C’était là son idée fixe, idée d’ivrogne, qui, lentement, s’emparait de lui et chassait toute autre pensée, toute autre préoccupation.

Or, il restait quatre flacons sur la table.

Il y avait longtemps que Crébillon était parti, longtemps que la première bouteille était vidée… longtemps que Noé avait soif.

L’ivrogne pourtant résista à la tentation.

Mais lorsque cette résistance eut duré un temps raisonnable, Noé Poisson, dont le visage s’éclaira soudain d’un large sourire, modifia tout à coup son refrain et s’écria:

– Je ne boirai pas plus d’une bouteille… à la fois!…
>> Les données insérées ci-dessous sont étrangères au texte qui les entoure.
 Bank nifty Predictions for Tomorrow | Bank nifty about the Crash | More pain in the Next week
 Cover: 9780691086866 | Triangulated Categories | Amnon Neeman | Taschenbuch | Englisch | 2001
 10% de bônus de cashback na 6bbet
Et, enchanté de cet arrangement, il se répéta:

– À la fois!… à la fois!… mais du moment que je ne bois qu’une bouteille à la fois, je tiens ma promesse… donc je puis boire tant que je voudrai… pourvu que je ne boive pas plus d’une bouteille à la fois.

Et Noé, convaincu par cette logique écrasante, s’empressa de décoiffer un deuxième flacon.
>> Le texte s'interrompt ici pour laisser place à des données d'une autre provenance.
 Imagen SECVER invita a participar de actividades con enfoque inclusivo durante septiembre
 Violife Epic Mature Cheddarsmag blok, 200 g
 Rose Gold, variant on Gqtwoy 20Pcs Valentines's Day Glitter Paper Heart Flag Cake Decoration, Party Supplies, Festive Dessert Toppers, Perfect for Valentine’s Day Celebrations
Crébillon ne revenant toujours pas, un troisième, puis un quatrième flacon suivirent.

Et, chose curieuse, à mesure qu’il buvait, son esprit, – tranquillisé sans doute par cette excuse qu’il avait ingénieusement trouvé d’un flacon à la fois, – son obsession prenait une autre forme, et il se disait:

– Tu ne sortiras pas!…

Tant et si bien que, ne tenant plus sur ses jambes que par un miracle d’équilibre, sans s’en rendre compte, sans savoir comment, tout en répétant: «Tu ne sortiras pas,» Noé se trouva dehors.

Le soir commençait à tomber, mais il faisait cependant suffisamment jour.
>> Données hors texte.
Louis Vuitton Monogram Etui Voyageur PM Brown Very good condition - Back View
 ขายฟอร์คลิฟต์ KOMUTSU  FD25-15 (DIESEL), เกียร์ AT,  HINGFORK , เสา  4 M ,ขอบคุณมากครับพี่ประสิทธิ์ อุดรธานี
Pourtant, si solide que fût notre ivrogne, si habitué qu’il fût à des beuveries monstres, la dose de liquide qu’il venait d’absorber était effroyable et dépassait toute mesure.

Il allait comme un automate, ouvrant des yeux énormes, comme s’il eût voulu s’emplir la vue de choses que seul il voyait.

Mais il n’alla pas loin: la réaction produite par l’air frais du dehors lui produisit l’effet d’un coup de poing sur le crâne et il tomba comme une masse… vaincu peut-être par l’ivresse… frappé peut-être par une congestion.